Because it had been too long since he burnished his leave-a-pretty-girl-sad reputation, John Mayer just released a new single called "Paper Doll" to accompany an announcement that he has a new album called Paradise Valley coming out on August 13. Judging by the cover art, he is aiming for the Empire Strikes Back of his Ditch Trilogy, following last year's folksy roots-rocker Born and Raised. Mayer underwent vocal surgery and couldn't perform for two years. He recuperated in Montana, and Paradise Valley is his tribute to the area.
The charming lyric video has newly famous fitness guru Joanna Rohrback prancercising her way down a green suburban street to the tune of Mayer's new song. The lyrics tell of a mystery woman who is "22 girls in one" and wears a "scarf, Moroccan red," a cryptic but tellingly intimate detail along the lines of "your scarf, it was apricot." Based on those clues and a couple others, "Paper Doll" was immediately and widely speculated to be about Taylor Swift, in belated response to Taylor's confessional song about Mayer possibly having hit-and-quit her, "Dear John." Just a year ago, Mayer criticized Taylor for kissing and telling, saying "I will say as a songwriter that I think it's cheap songwriting." So either he changed his mind or decided that there's nothing wrong with cheap songwriting, since it generates cheap press like this.
Speaking of press, Mayer's most recent actual girlfriend, Katy Perry, just landed her first Vogue cover. Alongside a lavish Annie Leibowitz pictorial of Perry as a farmhouse Gibson Girl in red velvet and Rodarte is a stilted but revealing interview with Perry about her life and loves. She talks with unflinching bummedness about surprising her then-husband Russell Brand at stand-up shows only to witness him doing jokes about her. She takes the interviewer to La Super-Rica and reminisces about hanging out there as a teenager with her surfer friends every day after the beach. She admits that although she and Mayer have broken up she is still "madly in love with him" and says he has "a beautiful mind, tortured soul." She opines that sometimes men can't deal with the power she has over her career or how much of her life it occupies.

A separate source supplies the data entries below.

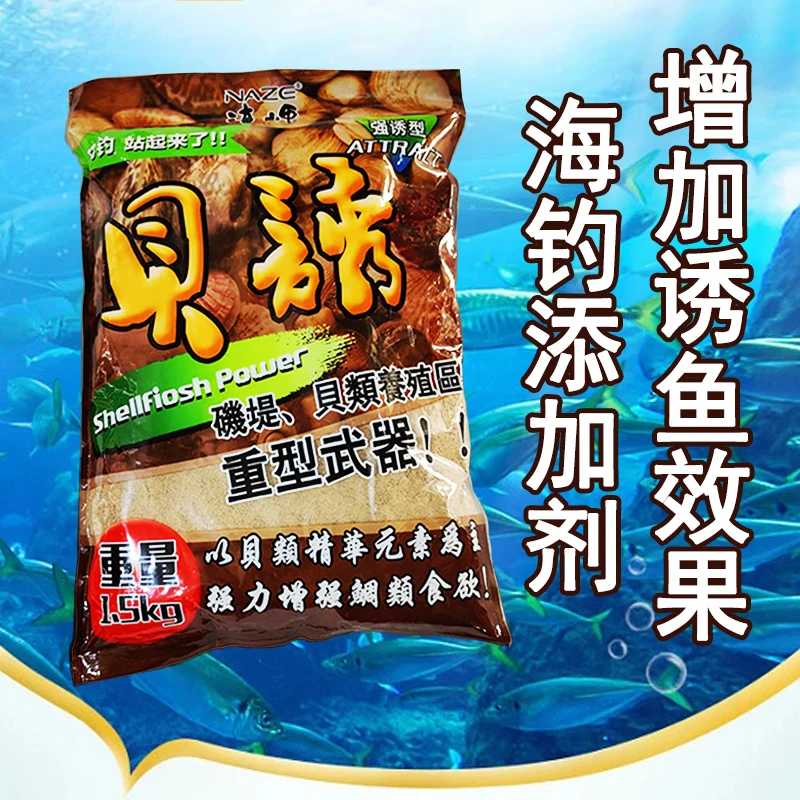 矶工坊黑鲷窝料矶钓饵料贝诱海钓窝料南极虾黒鲷专用打窝粉诱鱼饵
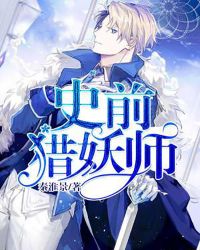 史前猎妖师封面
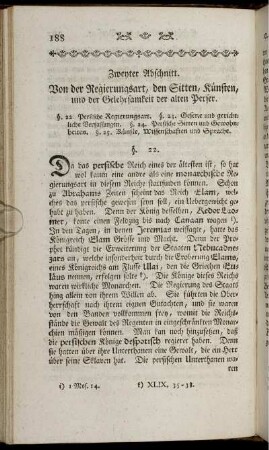 Zweyter Abschnitt. Von der Regierungsart, den Sitten, Künsten, und der Gelehrsamkeit der alten Perser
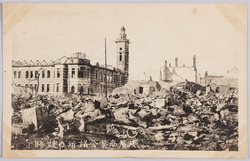 横浜商業会議所の焼跡 / Burnt Remains of the Yokohama Chamber of Commerce and Industry image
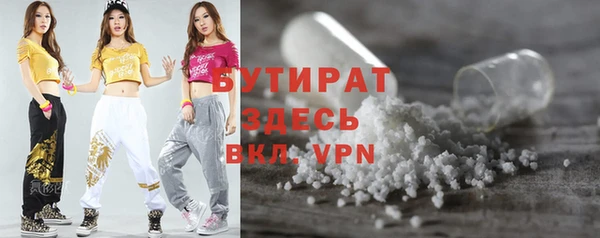 мефедрон мука Абаза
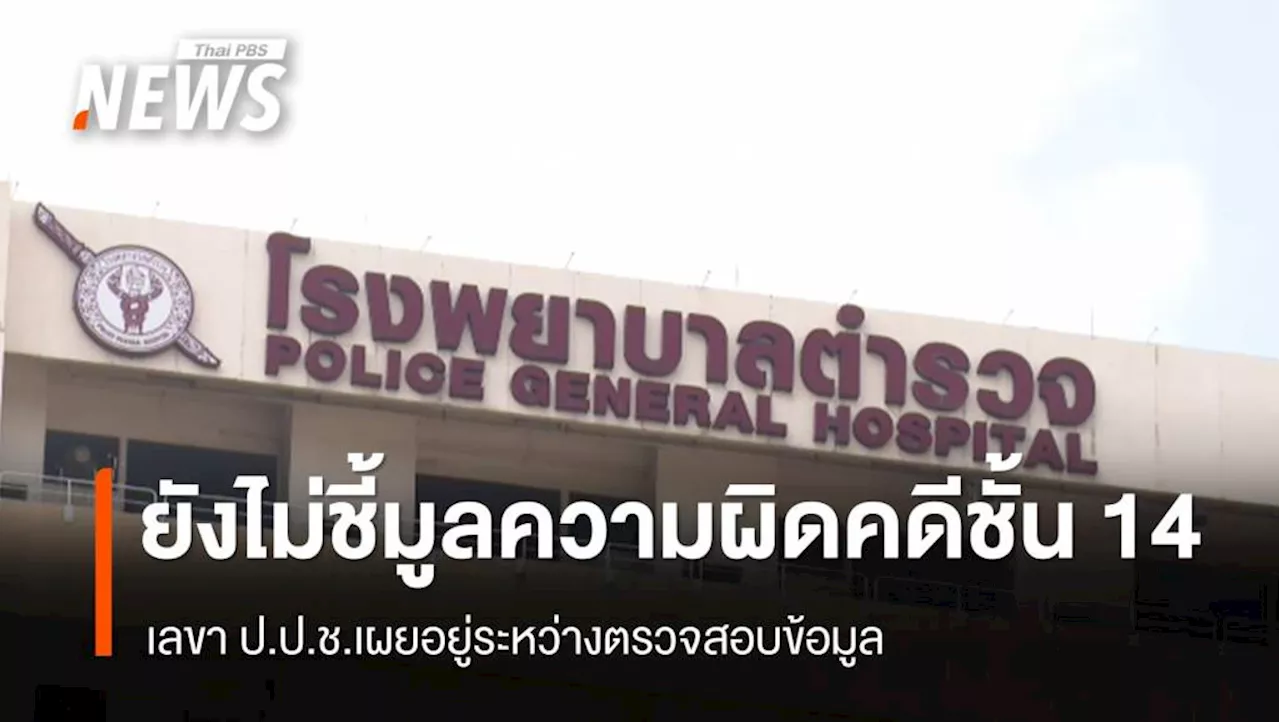 เลขา ป.ป.ช.เผยยังไม่ชี้มูลความผิด 'คดีชั้น 14' - อยู่ระหว่างการตรวจสอบข้อมูล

She goes into the demise of her marriage to Brand, whom she says she hasn't spoken to since "he texted me saying he was divorcing me." She also drags him a little: "At first when I met him he wanted an equal, and I think a lot of times strong men do want an equal, but then they get that equal and they're like, I can't handle the equalness. He didn't like the atmosphere of me being the boss on tour. So that was hurtful, and it was very controlling, which was upsetting." She doesn't go into detail, but sort of admits that she took responsibility for the relationship failing until she found out "the real truth," which she chooses not to tell but may involve his alleged cheating on her toward the end of their union.
Katy plays the profile's writer a new unreleased song called "Bad Photographs," which she admits is about Mayer. Her explanation for the title is that sometimes it's hard to stop romanticizing a failed relationship, and it would be helpful to have documentation of the horrible times that caused it to fail. The tabloids have had Perry rebounding from Mayer with longtime friend and newly single dude Robert Pattinson, but then Mayer and Perry were spotted together again around Memorial Day. Whether she and Mayer are together right now or not, she may have felt slightly punched in the stomach when she realized his new single was about Taylor Swift and not her. I'm sure he'll write songs about Katy, too, but he probably won't release them until right when she's just about to finally get over him.
John Mayer and Kanye are just as bad as Taylor when it comes to stoking public curiosity by hiding private information in their songwriting. But most artists do that to some extent, and it goes with the territory of self-expression. Mayer, Swift, Perry, and Yeezus just happen to be unbelievably famous cultural avatars for sex, love, power, and money. Famous people conducting their personal business in front of everyone like that attracts the voyeur in all of us. Far from Mayer's assertion that it's "cheap songwriting," it can actually be quite expensive emotionally. What the hell must Kim have thought when she finally heard Yeezus?
A work doesn’t necessarily undermine its credibility if it’s about a specific person. It can be distracting, but it's usually just a top note of information and the song still speaks for itself. "November Rain" holds up whether you followed Axl Rose and Stephanie Seymour's relationship or not. John Mayer's solo on Channel Orange demonstrated why he's actually famous: for being really sweet at guitar. Will Taylor Swift take the bait and write an answer song to his answer song? Will they go back and forth and sideways with Katy and Kanye until they've produced more answer records than the Roxanne Wars? They all know exactly what they're doing, and they know we're looking. They want us to watch.